## Short exercise
Return, word for word, the rows below beginning with the line that contains "What separation distance" and continuing through the line that contains "If you compare", including both of those lines.

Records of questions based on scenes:
• • •

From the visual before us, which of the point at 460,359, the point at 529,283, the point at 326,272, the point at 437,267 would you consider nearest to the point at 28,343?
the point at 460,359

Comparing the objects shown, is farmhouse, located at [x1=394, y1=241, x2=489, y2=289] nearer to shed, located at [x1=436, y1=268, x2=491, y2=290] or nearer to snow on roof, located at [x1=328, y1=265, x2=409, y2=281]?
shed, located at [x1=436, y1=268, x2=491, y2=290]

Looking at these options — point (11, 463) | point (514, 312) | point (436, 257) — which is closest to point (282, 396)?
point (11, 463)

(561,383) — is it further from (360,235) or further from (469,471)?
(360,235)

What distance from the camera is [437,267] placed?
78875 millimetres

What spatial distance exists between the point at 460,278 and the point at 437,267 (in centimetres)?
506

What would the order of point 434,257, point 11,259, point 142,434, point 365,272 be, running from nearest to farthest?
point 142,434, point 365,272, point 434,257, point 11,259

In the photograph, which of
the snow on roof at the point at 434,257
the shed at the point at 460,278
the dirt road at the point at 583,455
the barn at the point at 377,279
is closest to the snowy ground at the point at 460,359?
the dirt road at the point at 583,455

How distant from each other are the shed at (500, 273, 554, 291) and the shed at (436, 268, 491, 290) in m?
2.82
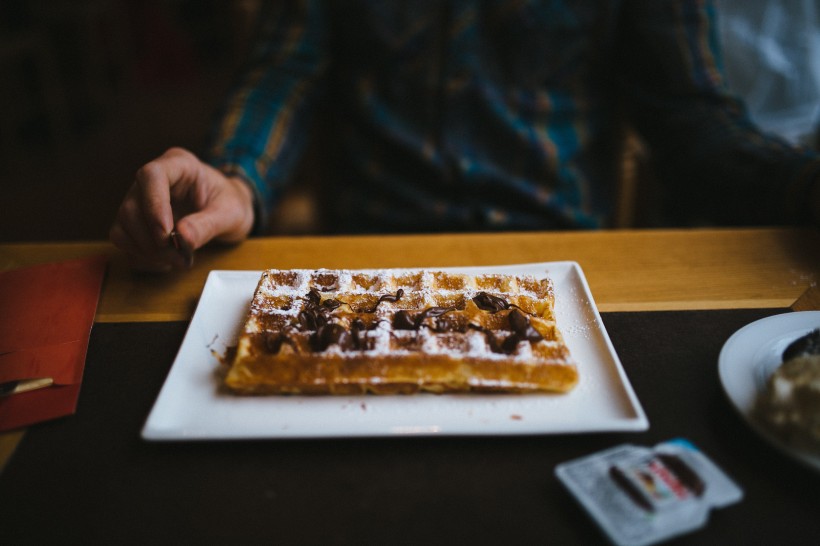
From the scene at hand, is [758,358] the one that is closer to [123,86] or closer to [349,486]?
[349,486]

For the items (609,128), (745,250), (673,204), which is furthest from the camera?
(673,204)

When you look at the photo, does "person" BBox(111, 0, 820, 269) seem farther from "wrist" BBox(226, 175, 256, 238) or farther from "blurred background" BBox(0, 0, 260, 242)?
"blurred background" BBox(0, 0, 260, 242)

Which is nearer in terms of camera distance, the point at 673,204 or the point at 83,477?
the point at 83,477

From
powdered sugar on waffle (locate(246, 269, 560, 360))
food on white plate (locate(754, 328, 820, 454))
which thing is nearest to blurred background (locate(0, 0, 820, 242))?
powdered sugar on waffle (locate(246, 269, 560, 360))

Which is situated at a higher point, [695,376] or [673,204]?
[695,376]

• • •

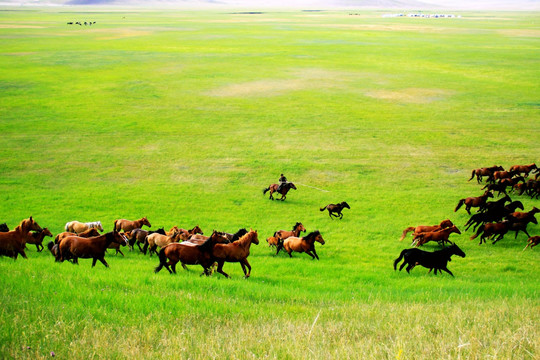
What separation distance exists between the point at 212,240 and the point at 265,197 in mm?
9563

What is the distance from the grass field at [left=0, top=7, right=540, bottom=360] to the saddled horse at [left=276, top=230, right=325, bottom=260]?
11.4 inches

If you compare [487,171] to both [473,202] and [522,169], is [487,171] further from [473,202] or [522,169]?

• • •

## Written response
What separation distance exists between the point at 212,240 and the point at 265,197 in mm?
9563

What is the distance from the grass field at [left=0, top=7, right=540, bottom=360] to the saddled horse at [left=276, top=230, right=325, bottom=260]?
11.4 inches

If you compare [487,171] to both [473,202] and [522,169], is [487,171] further from [473,202] or [522,169]?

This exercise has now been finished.